_EXTRACT PROVIDED_.

■ ■ ■ ■ ■

Moving from spreadsheets to strategy, the role of the CFO – and the finance department in general – is evolving to take on greater operational control and project management for a business. According to a McKinsey Global Survey, CFOs are increasingly charged with investor relations, board engagement, and technology adoption, as well as ESG risks and opportunities. From every angle, CFOs are influencing change in an organization.
While those responsibilities certainly remain important ones, a number of circumstances have come together to redefine expectations of CFOs. They include:
The disruptions of the pandemic. When the pandemic began in early 2020, many companies were faced with a wide range of challenges. For some, such as those in the hospitality industry, they included shutdowns or severe revenue losses, while virtually all types of business faced issues due to supply chain issues, staffing problems or other unexpected consequences of the pandemic.
Amid this uncertainty, companies began to ask—to truly need—far more of their CFOs. They sought strategic planning help from a professional with strong finance skills and a deep and holistic understanding of the organization. CFOs stepped up to provide forward-looking perspective on the best ways to prepare for what might come next.
Digital transformation. Finance is employing new technologies that are able to handle lower-level tasks so that finance leaders and their entire teams can take on higher-level responsibilities. Finance teams use data analytics, artificial intelligence and robotic process automation to perform repetitive processes and to deliver results faster than when these steps were done manually. Those new tools improved efficiency and gave CFOs the time and the timely information they needed to shift their focus.

■ ■ ■ ■ ■

_WHAT IS NEEDED_. From the text on the changing role of the CFO, extract the words from "While those responsibilities" to "might come next." verbatim. None of the saved data is needed here.

(Saved entries)
■ ■ ■ ■ ■

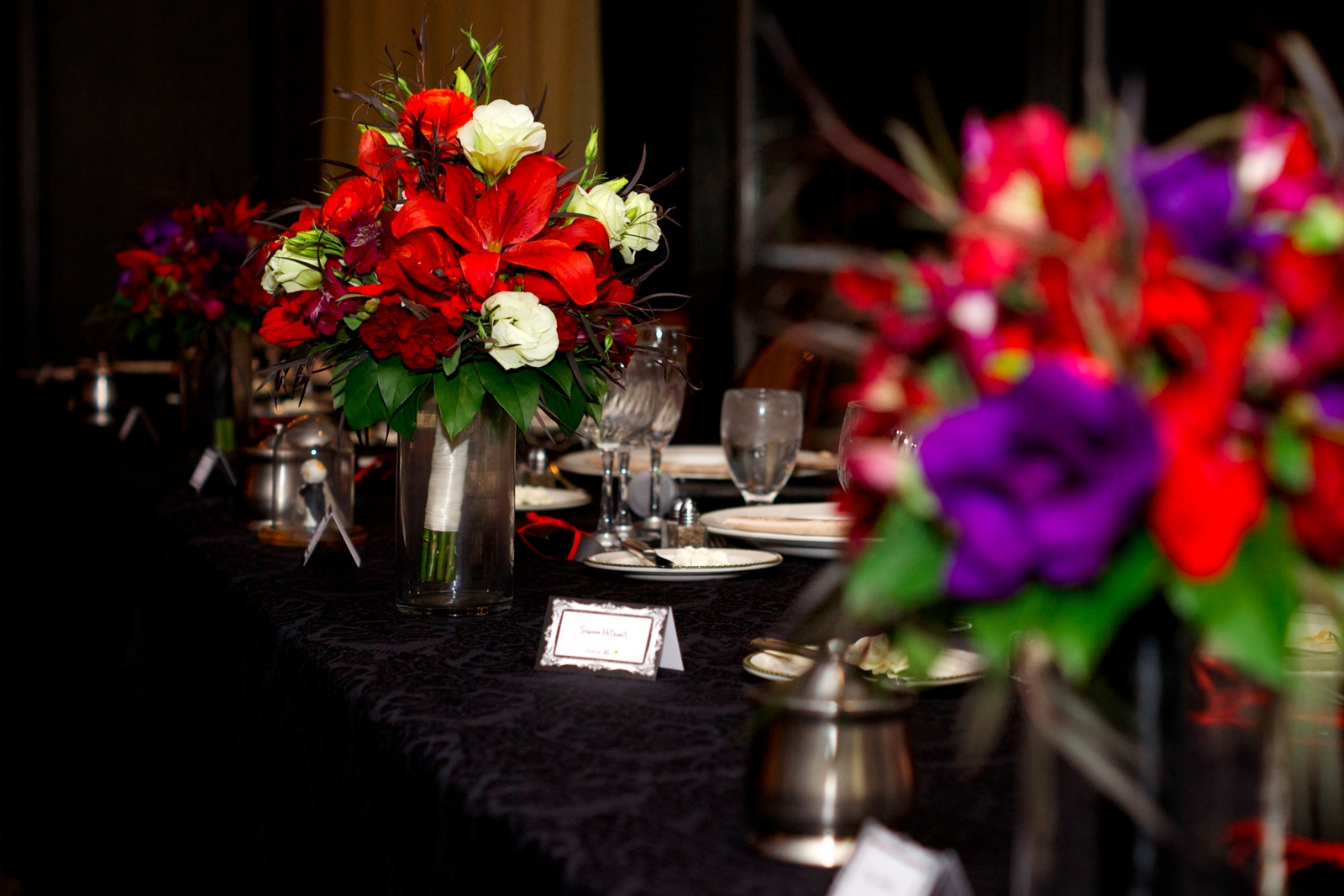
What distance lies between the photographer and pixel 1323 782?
22.6 inches

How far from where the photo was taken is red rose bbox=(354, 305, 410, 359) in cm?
101

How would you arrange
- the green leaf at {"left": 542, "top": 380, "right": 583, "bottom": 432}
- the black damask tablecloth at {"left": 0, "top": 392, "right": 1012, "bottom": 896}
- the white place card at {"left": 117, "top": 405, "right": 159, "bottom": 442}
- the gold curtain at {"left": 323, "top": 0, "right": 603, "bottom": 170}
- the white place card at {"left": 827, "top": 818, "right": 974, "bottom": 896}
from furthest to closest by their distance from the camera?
1. the gold curtain at {"left": 323, "top": 0, "right": 603, "bottom": 170}
2. the white place card at {"left": 117, "top": 405, "right": 159, "bottom": 442}
3. the green leaf at {"left": 542, "top": 380, "right": 583, "bottom": 432}
4. the black damask tablecloth at {"left": 0, "top": 392, "right": 1012, "bottom": 896}
5. the white place card at {"left": 827, "top": 818, "right": 974, "bottom": 896}

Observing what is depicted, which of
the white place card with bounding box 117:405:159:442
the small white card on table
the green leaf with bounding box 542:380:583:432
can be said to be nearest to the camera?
the green leaf with bounding box 542:380:583:432

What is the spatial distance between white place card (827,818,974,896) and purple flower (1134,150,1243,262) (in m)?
0.24

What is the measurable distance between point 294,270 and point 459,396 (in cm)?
18

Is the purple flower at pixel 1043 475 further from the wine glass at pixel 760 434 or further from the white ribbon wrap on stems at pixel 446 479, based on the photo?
the wine glass at pixel 760 434

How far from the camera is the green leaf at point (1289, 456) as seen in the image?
364 millimetres

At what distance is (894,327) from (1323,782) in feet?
1.08

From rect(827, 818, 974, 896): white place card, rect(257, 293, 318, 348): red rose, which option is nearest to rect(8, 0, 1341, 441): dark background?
rect(827, 818, 974, 896): white place card

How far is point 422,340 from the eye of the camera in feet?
3.29

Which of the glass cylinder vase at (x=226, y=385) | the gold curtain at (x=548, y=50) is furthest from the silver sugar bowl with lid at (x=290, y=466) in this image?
Answer: the gold curtain at (x=548, y=50)

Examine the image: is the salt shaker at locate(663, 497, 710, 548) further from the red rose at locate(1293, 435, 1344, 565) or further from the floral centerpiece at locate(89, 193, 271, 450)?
the floral centerpiece at locate(89, 193, 271, 450)

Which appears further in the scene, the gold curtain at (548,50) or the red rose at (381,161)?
the gold curtain at (548,50)

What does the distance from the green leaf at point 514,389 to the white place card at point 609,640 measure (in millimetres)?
188
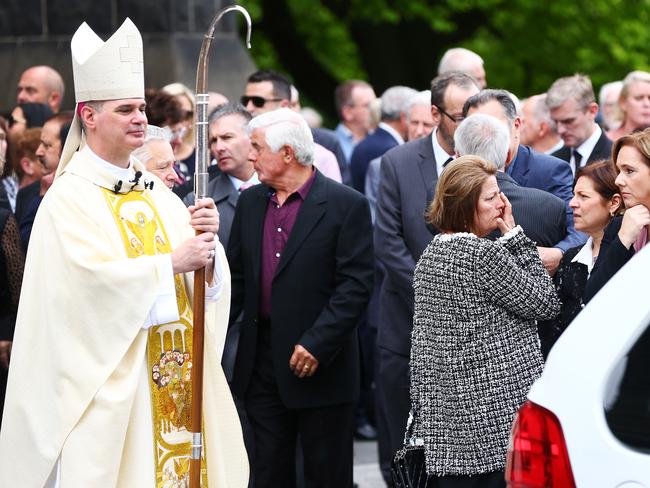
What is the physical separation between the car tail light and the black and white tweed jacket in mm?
1437

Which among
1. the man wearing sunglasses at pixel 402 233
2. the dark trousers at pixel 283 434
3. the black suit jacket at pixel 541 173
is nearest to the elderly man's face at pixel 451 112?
the man wearing sunglasses at pixel 402 233

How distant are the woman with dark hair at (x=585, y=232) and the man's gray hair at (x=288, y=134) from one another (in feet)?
4.57

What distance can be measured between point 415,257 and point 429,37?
1644 cm

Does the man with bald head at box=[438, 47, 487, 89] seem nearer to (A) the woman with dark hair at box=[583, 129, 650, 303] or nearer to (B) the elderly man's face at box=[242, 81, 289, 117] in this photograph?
(B) the elderly man's face at box=[242, 81, 289, 117]

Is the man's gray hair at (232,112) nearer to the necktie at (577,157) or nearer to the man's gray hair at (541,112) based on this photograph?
the necktie at (577,157)

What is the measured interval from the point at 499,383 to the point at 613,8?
19.0 metres

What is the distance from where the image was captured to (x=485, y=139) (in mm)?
6676

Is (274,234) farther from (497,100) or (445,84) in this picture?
(445,84)

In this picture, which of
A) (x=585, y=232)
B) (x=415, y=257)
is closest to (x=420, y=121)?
(x=415, y=257)

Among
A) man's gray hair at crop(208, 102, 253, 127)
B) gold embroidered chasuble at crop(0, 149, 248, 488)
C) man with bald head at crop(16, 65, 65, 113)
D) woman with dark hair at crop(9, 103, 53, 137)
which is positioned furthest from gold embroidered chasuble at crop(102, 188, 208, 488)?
man with bald head at crop(16, 65, 65, 113)

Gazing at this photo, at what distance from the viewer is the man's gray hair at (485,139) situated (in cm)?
666

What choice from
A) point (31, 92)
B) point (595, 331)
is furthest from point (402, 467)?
point (31, 92)

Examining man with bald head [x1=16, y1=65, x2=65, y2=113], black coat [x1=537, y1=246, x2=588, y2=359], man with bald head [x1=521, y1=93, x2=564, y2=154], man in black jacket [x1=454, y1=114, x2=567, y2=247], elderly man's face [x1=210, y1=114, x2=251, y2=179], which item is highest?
man with bald head [x1=16, y1=65, x2=65, y2=113]

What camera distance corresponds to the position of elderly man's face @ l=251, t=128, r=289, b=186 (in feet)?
23.1
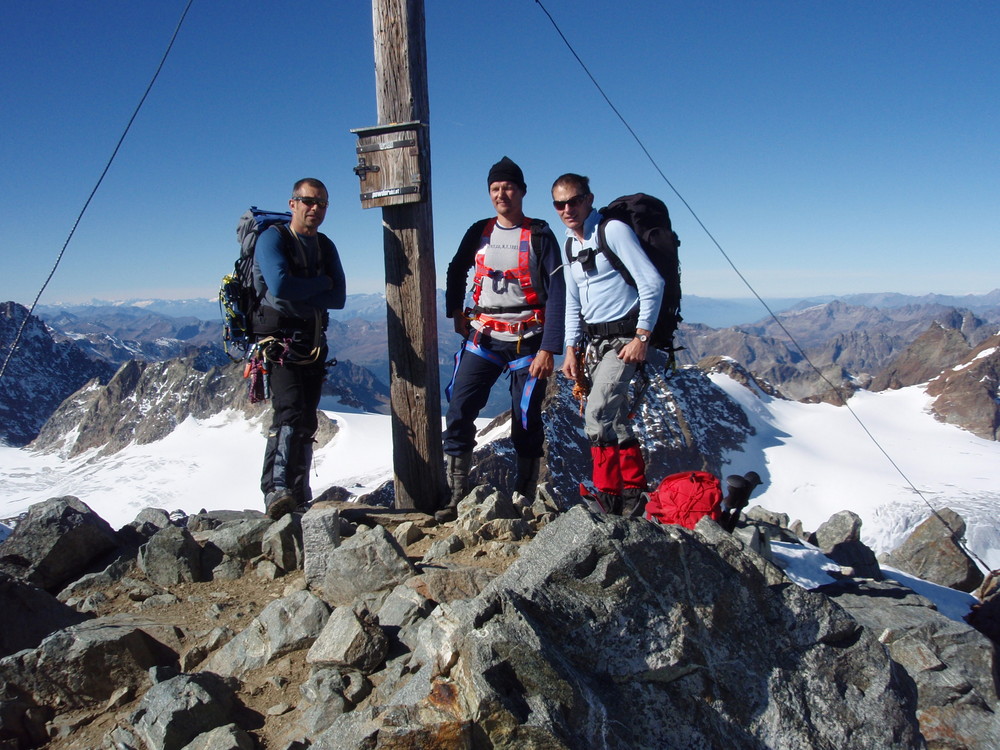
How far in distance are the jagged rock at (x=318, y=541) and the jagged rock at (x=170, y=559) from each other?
1.11 meters

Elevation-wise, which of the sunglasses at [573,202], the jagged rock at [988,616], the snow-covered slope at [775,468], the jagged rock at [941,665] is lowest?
the snow-covered slope at [775,468]

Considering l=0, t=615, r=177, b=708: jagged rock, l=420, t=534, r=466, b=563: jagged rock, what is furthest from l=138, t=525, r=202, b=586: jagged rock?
l=420, t=534, r=466, b=563: jagged rock

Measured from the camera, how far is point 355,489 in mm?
110062

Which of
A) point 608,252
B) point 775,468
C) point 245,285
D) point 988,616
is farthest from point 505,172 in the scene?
point 775,468

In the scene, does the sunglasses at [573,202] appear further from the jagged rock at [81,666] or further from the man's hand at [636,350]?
the jagged rock at [81,666]

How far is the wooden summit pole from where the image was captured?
680cm

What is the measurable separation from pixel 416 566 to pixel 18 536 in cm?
382

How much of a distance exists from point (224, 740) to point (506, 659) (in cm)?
165

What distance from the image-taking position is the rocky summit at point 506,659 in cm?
292

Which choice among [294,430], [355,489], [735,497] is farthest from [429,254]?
[355,489]

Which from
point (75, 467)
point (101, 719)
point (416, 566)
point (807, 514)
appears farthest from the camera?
point (75, 467)

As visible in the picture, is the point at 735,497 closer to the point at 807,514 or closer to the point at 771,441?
the point at 807,514

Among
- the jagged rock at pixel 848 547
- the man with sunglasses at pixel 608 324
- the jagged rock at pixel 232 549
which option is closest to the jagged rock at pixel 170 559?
the jagged rock at pixel 232 549

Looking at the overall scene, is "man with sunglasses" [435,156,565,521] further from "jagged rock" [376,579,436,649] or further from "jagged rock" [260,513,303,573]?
"jagged rock" [376,579,436,649]
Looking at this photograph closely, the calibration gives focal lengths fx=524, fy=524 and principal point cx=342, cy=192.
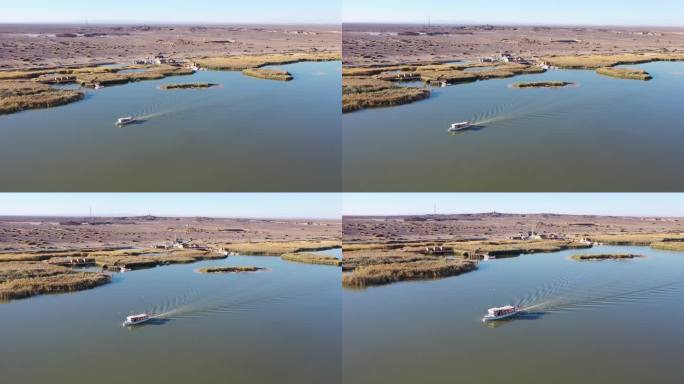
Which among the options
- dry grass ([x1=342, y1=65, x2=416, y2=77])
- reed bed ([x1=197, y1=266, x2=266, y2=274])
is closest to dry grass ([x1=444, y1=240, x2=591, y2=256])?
dry grass ([x1=342, y1=65, x2=416, y2=77])

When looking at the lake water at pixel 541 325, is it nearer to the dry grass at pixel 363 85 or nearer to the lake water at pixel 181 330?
the lake water at pixel 181 330

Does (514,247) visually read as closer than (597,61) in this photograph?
Yes

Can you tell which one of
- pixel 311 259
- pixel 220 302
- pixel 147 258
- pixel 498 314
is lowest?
pixel 311 259

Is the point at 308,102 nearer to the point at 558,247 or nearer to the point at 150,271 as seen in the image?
the point at 150,271

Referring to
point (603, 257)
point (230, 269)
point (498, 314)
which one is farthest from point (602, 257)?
point (230, 269)

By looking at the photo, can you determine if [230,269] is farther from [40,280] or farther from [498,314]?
[498,314]

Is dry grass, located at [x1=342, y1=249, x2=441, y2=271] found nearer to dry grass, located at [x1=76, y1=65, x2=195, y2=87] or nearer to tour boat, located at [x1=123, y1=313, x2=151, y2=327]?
tour boat, located at [x1=123, y1=313, x2=151, y2=327]
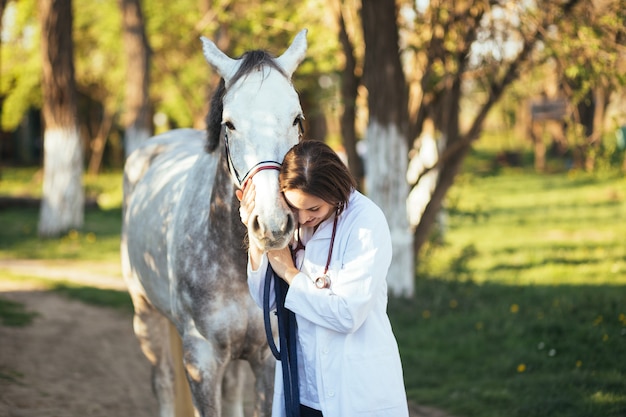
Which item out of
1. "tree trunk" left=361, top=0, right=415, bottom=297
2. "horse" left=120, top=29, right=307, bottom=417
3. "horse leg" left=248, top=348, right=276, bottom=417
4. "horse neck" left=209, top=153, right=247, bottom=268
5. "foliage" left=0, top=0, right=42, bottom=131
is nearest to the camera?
"horse" left=120, top=29, right=307, bottom=417

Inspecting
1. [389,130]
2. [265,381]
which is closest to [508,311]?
[389,130]

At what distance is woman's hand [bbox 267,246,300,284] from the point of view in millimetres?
2734

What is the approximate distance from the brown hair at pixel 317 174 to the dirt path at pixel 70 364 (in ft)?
9.79

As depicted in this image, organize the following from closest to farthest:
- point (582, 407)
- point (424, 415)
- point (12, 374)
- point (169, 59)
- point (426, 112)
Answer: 1. point (582, 407)
2. point (424, 415)
3. point (12, 374)
4. point (426, 112)
5. point (169, 59)

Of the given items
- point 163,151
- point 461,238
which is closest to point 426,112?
point 163,151

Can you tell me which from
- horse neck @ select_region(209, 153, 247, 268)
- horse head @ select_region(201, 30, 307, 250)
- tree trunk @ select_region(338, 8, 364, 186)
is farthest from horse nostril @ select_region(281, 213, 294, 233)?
tree trunk @ select_region(338, 8, 364, 186)

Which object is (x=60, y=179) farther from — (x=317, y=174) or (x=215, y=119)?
(x=317, y=174)

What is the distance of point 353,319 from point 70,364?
461 cm

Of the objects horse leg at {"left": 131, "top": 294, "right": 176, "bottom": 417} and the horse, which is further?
horse leg at {"left": 131, "top": 294, "right": 176, "bottom": 417}

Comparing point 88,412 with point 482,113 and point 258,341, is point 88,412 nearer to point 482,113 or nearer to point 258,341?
point 258,341

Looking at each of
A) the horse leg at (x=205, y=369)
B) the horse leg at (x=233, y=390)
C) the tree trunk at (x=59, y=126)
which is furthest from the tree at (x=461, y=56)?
the tree trunk at (x=59, y=126)

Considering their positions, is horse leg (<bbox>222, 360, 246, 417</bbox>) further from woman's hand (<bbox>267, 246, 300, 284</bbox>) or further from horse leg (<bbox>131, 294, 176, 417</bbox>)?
woman's hand (<bbox>267, 246, 300, 284</bbox>)

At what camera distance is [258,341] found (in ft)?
11.4

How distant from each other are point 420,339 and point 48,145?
9.22m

■ ■ ■ ■ ■

_TASK SOLUTION_.
While those responsibilities certainly remain important ones, a number of circumstances have come together to redefine expectations of CFOs. They include:
The disruptions of the pandemic. When the pandemic began in early 2020, many companies were faced with a wide range of challenges. For some, such as those in the hospitality industry, they included shutdowns or severe revenue losses, while virtually all types of business faced issues due to supply chain issues, staffing problems or other unexpected consequences of the pandemic.
Amid this uncertainty, companies began to ask—to truly need—far more of their CFOs. They sought strategic planning help from a professional with strong finance skills and a deep and holistic understanding of the organization. CFOs stepped up to provide forward-looking perspective on the best ways to prepare for what might come next.